Exercise data START
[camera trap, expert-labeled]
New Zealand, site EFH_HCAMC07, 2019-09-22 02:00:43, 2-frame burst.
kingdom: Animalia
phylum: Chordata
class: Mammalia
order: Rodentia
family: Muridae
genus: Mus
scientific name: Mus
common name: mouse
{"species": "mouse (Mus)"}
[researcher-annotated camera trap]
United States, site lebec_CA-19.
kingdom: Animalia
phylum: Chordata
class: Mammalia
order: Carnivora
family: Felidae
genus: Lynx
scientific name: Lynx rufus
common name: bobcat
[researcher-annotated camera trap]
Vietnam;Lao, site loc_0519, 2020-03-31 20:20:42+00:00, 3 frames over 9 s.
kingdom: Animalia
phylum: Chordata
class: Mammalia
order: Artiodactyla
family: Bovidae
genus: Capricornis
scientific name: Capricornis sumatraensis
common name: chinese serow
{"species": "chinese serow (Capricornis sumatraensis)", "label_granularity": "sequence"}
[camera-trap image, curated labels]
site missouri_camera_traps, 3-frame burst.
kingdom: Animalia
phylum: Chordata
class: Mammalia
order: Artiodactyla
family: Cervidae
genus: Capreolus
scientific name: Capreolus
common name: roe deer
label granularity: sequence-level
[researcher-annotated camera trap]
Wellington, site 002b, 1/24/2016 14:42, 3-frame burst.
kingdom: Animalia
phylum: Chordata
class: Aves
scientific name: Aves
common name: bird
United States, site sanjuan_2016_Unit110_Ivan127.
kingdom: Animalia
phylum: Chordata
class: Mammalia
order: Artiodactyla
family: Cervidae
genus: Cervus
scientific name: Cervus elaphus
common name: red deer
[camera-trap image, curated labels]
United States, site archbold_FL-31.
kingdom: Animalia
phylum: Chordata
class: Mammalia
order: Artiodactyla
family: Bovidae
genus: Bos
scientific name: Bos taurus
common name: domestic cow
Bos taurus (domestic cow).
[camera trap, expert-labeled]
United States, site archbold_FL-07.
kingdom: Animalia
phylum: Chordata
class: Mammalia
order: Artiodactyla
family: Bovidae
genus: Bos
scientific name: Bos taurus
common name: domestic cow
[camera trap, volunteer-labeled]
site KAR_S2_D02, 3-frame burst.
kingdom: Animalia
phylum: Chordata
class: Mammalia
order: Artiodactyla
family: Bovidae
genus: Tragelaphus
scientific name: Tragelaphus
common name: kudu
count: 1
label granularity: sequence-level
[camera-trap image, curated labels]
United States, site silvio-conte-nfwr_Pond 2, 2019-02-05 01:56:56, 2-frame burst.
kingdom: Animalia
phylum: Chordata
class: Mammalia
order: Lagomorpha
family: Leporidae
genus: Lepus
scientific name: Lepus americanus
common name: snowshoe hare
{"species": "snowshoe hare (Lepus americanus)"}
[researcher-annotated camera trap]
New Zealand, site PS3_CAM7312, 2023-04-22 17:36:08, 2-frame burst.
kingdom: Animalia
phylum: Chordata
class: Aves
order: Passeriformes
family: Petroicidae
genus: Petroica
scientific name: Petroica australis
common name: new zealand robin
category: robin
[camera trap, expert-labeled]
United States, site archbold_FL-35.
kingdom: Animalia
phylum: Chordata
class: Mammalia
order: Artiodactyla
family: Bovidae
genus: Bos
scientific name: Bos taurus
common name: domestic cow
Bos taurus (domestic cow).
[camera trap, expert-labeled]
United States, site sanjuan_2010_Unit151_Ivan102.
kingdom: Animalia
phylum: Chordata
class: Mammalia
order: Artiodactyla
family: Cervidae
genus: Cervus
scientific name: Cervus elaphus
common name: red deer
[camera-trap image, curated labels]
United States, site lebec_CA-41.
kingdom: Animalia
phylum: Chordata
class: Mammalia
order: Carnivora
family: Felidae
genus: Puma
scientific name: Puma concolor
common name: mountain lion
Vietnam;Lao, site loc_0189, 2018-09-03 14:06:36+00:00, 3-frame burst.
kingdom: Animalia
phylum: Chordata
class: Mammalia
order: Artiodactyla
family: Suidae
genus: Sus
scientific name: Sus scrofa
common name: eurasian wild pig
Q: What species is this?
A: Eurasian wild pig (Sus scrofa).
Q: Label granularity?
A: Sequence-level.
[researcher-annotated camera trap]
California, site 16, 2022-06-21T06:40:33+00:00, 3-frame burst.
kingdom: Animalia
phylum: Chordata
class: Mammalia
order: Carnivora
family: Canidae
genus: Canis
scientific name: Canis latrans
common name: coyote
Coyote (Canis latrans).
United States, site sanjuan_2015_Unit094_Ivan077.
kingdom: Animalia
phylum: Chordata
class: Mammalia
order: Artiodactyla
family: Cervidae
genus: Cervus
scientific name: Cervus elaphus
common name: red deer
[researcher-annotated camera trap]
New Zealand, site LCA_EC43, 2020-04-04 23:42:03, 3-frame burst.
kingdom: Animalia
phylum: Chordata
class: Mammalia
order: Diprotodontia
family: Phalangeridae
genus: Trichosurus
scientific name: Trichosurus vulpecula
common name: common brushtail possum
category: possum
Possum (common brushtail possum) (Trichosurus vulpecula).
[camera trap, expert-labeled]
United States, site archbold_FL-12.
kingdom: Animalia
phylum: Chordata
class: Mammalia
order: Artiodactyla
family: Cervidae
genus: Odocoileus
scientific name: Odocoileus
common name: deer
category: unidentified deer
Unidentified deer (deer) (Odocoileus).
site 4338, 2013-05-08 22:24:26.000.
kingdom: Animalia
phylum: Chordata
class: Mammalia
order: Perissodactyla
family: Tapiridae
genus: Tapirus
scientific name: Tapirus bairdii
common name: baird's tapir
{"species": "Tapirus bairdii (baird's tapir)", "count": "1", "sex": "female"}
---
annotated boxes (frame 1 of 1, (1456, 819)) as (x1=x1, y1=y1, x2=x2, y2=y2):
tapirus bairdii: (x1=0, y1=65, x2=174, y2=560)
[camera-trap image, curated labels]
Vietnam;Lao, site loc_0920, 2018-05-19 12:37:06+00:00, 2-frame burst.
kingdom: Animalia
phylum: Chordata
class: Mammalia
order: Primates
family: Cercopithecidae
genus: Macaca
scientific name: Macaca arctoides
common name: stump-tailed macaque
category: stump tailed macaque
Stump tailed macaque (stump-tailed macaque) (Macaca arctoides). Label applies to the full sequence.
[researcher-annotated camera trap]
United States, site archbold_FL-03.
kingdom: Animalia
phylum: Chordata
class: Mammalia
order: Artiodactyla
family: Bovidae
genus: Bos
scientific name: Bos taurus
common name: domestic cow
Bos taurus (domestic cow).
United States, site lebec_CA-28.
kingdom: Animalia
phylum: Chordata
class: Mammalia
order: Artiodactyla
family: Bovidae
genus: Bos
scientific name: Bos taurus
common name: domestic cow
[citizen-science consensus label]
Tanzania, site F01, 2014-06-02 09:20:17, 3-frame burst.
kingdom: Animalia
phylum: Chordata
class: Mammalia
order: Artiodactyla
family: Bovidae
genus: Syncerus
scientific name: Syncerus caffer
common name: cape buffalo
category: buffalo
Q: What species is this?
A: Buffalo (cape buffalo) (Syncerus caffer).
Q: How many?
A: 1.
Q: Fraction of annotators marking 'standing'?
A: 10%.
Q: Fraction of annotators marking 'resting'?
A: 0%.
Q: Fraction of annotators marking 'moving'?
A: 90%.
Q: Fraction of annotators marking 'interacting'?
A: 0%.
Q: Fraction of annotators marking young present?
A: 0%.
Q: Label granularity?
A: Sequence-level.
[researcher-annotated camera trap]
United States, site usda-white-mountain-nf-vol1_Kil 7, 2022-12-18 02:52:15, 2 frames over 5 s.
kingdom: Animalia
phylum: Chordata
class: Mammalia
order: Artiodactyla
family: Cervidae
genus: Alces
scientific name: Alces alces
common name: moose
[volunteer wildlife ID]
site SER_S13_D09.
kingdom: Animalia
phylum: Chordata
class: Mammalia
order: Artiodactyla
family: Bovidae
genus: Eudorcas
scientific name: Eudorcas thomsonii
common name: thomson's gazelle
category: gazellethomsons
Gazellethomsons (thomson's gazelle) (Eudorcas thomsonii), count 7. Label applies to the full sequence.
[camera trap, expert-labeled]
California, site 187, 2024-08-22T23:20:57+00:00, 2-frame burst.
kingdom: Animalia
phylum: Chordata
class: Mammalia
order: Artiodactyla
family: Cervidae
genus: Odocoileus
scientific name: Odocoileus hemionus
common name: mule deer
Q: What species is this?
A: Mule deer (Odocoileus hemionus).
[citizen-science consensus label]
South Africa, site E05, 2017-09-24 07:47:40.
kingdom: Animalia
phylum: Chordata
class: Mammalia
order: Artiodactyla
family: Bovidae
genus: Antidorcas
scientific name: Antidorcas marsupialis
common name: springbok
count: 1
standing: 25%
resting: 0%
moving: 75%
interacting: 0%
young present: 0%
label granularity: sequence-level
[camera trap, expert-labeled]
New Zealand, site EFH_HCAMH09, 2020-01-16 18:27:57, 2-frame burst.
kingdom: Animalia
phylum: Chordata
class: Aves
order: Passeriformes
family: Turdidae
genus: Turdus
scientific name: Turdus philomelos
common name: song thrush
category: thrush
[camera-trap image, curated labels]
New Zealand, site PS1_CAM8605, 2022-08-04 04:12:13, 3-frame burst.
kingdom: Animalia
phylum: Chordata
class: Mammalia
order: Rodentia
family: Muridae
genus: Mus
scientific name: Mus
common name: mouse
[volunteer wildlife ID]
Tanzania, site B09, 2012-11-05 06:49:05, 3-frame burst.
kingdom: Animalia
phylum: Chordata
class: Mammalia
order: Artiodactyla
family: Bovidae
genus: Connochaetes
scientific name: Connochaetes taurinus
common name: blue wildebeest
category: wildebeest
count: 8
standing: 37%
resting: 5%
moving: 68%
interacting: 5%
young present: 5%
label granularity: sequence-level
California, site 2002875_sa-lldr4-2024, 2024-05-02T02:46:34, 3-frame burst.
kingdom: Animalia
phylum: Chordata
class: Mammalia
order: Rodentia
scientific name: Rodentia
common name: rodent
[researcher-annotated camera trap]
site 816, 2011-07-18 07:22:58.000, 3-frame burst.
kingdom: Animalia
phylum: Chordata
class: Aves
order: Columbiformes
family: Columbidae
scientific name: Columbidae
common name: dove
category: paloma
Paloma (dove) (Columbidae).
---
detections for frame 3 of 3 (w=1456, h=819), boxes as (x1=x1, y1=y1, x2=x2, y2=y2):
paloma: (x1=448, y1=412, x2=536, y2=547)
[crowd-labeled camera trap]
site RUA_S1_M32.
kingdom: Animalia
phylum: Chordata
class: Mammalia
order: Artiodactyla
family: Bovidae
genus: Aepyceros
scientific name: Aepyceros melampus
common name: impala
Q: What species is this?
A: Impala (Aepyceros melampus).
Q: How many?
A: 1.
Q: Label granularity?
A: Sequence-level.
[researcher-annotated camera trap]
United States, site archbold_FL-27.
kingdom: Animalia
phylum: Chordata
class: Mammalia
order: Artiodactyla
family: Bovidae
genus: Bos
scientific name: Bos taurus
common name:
Exercise data END
Instructions to follow — Among the lines of the material, find those that hold the word "moving" and copy them.

Response area —
Q: Fraction of annotators marking 'moving'?
moving: 75%
moving: 68%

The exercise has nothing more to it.